Sukumar Ray  (; 30 October 1887 – 10 September 1923) was a Bengali writer and poet from the Indian subcontinent. He is remembered mainly for his writings for children. He was the son of children's story writer Upendrakishore Ray Chowdhury and the father of Indian filmmaker Satyajit Ray.

Family history
According to the history of the Ray family, one of their ancestors, Ramsunder Deo (Deb), was a native of Chakdah village in Nadia district of present-day West Bengal, India. In search of fortune he migrated to Sherpur in East Bengal. There he met Raja Gunichandra, the zamindar of Jashodal, at the zamindar house of Sherpur. King Gunichandra was immediately impressed by Ramsunder's stately appearance and sharp intellect and took Ramsunder with him to his zamindari estate. He made Ramsunder his son-in-law and granted him some property in Jashodal. From then on Ramsunder started living in Jashodal. His descendants migrated from there and settled down in the village of Masua in Katiadi upazila of Kishoreganj district.

Early years
Sukumar Ray was born in a Brahmo family in Mymensingh, British India (present day Bangladesh) on 30 October 1887. His family hailed from Masua village of Mymensingh division of Eastern Bengal in British India, presently in Bangladesh. Sukumar's father Upendrakishore Ray was a famous Bengali writer, painter, violin player and composer, technologist, amateur astronomer  and entrepreneur. Sukumar's mother Bidhumukhi Devi was daughter of Dwarkanath Ganguly.

Born in the era which can be called the pinnacle of the Bengal Renaissance, he grew up in an environment that fostered his literary talents. His father was a writer of stories and popular science; painter and illustrator; musician and composer of songs; a technologist and hobbyist astronomer. Upendrakishore was also a close friend of Rabindranath Tagore, who directly influenced Sukumar. Among other family friends were Jagadish Chandra Bose, Prafulla Chandra Roy, Atul Prasad Sen etc. Upendrakishore studied the technology of blockmaking, conducted experiments, and set up a business of making blocks. The firm M/s U. Ray & Sons, where Sukumar and his younger brother Subinay were involved. His sister, Shukhalata Rao, became a social worker and children's book author. Like his father, Ray also had a close acquaintance with Rabindranath Tagore.

Education and profession

In 1906, Ray graduated with double Honours in Physics and Chemistry from the Presidency College, then affiliated with the University of Calcutta. Before that, he attended City College School, Surya Sen Street along with his classmate who inspired his famous funny character "Pagla Dashu", which appeared in several of his penned stories. He was trained in photography and printing technology in England at the School of Photo-Engraving and Lithography, London, and was a pioneer of photography and lithography in India. While in England, he also delivered lectures about the songs of Rabindranath before Tagore won the Nobel Prize. Meanwhile, Sukumar had also drawn acclaim as an illustrator. As a technologist, he also developed new methods of halftone blockmaking, and technical articles about this were published in journals in England. The Penrose Annual published two articles by Ray.  While in the United Kingdom, he joined the Royal Photographic Society in 1912 and remained a member until his death, gaining his Fellowship in 1922.

» Given material

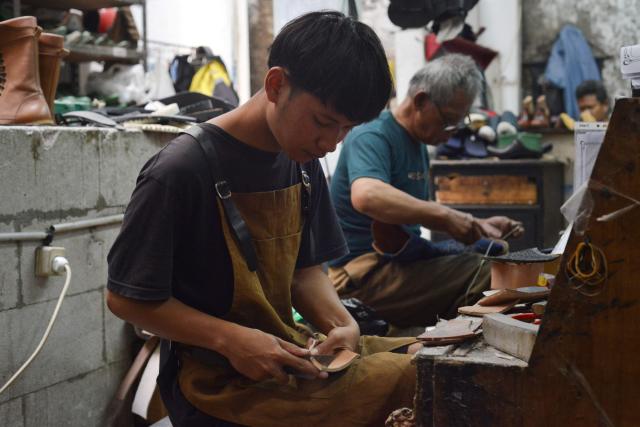 Artisans work on a pair of leather boots for the US market at the workshop of Tegep Boots, a popular Indonesian handmade leather boots maker with many dedicated customers in the United States and Europe, in Bandung, West Java on July 15, 2025. At a leather boot shop in the Indonesian city of Bandung, workers handle an order from Texas but owner Etnawati Melani says she fears such business will dwindle when US president Donald Trump's tariffs hit exports. (Photo by Timur MATAHARI / AFP) / TO GO WITH AFP STORY: Indonesia-economy-trade-US, by Yuli Krisna
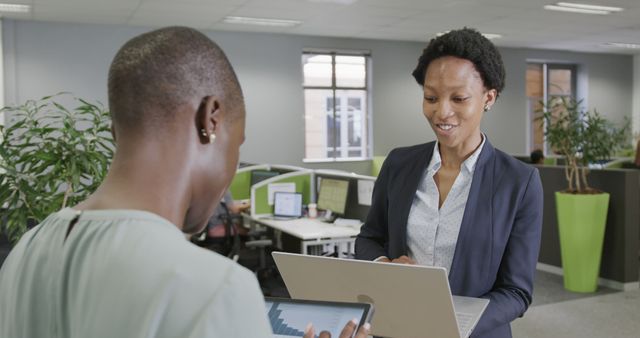 Two Businesswomen Discussing Data in Modern Office Environment - Download Free Stock Images Pikwizard.com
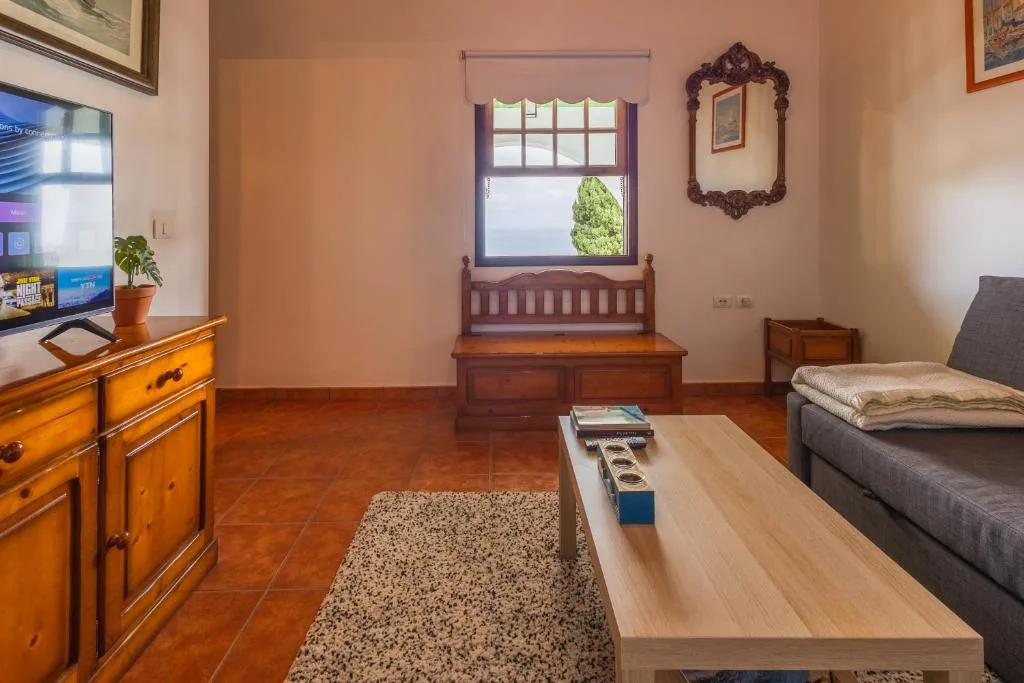 Salón con muebles antiguos y ventana con vistas al mar, Casa de Los Establos
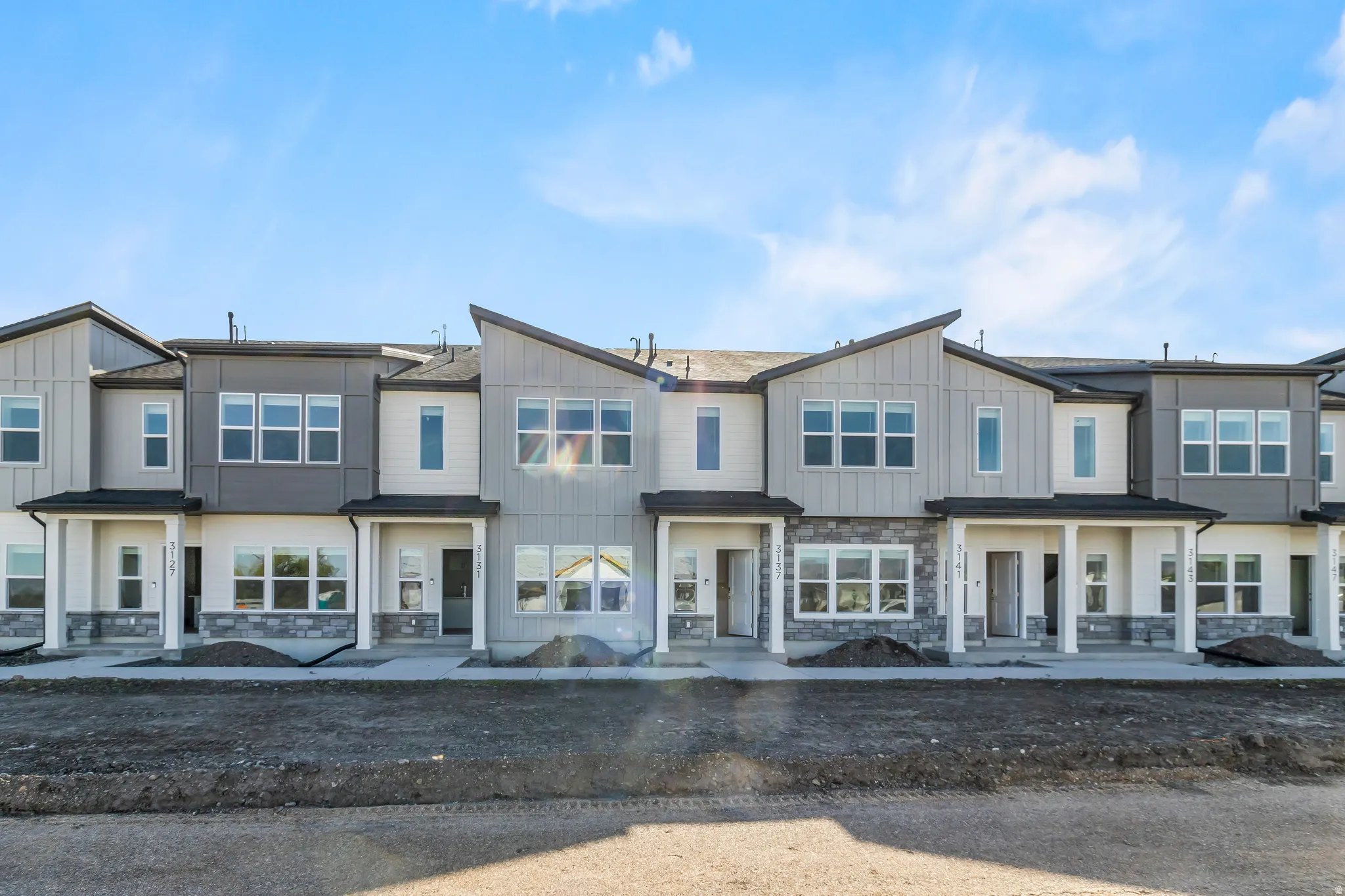 Modern townhome exteriors featuring varied siding textures, stone accents, multiple large windows, covered entryways, and contemporary rooflines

» Assigned task 1
Can you rewrite the Sukumar Ray biography starting at "Early years" and ending at "of Dwarkanath Ganguly.", putting "flute player" in place of "violin player"?
» Assigned task 2
How would the Sukumar Ray biography go on after its last sentence? Write the next few sentences.

» Result 1
Early years
Sukumar Ray was born in a Brahmo family in Mymensingh, British India (present day Bangladesh) on 30 October 1887. His family hailed from Masua village of Mymensingh division of Eastern Bengal in British India, presently in Bangladesh. Sukumar's father Upendrakishore Ray was a famous Bengali writer, painter, flute player and composer, technologist, amateur astronomer  and entrepreneur. Sukumar's mother Bidhumukhi Devi was daughter of Dwarkanath Ganguly.

» Result 2
Upendrakishore started a publishing firm, U. Ray and Sons, which Sukumar and Subinay helped to run. While Sukumar went to England to learn printing technology, Upendrakishore purchased land, constructed a building, and set up a printing press with facilities for high-quality halftone color blockmaking and printing. He  launched the children's magazine, Sandesh, in May, 1913. Very soon after Sukumar's return from England his writings and sketches started appearing in Sandesh. After Upendrakishore died on 20 December 1915, Sukumar ran the printing and publishing businesses and the Sandesh for about eight years. His younger brother Subinoy helped him, and many relatives pitched in writing for "Sandesh".

Contribution in literature

Sukumar Ray delved into a unique genre of pure nonsense and gibberish, a pioneering work in Bengali literature with a few exceptions, work that was compared to Lewis Carrol's Alice in Wonderland. Amazing sense of humor, sharp power of observation and unfathomed wit merged with a profound command on selection of words produced a class of humor which was equally approachable by children as well as the grown ups. Satyajit Ray, in the preface of the first edition of the compilation of Sukumar Ray's complete works in his centenary year, Sukumar Sahitya Samagra, wrote: 
After his father's death in 1915, Sukumar had to take over responsibility of publication of "Sandesh", and his creativity reached its pinnacle. The 45 limericks in Abol Tabol and many other creations published in Sandesh still amuse the readers of all ages. He created many characters in his prose and poems. Kaath Buro, Tash Goru, Huko Mukho Hangla, Kumro Potash etc. were fictitious characters, though they were very close to our known world. He himself described his works as the product of Kheyal Ros (হঠাৎ ইচ্ছা;ঝোঁক/Wish; Whims; Freak; Fancy).

Death
Sukumar Ray died on 10 September 1923 in Kolkata from leishmaniasis, for which there was no cure at the time. He left behind his widow and their only child, Satyajit. Satyajit Ray would later shoot a documentary on Sukumar Ray in 1987, 5 years before his death.

Bibliography 
 Abol Tabol (The Weird and the Absurd)

 Pagla Dashu (Crazy Dashu)
 
 Khai-Khai (Eat-Eat)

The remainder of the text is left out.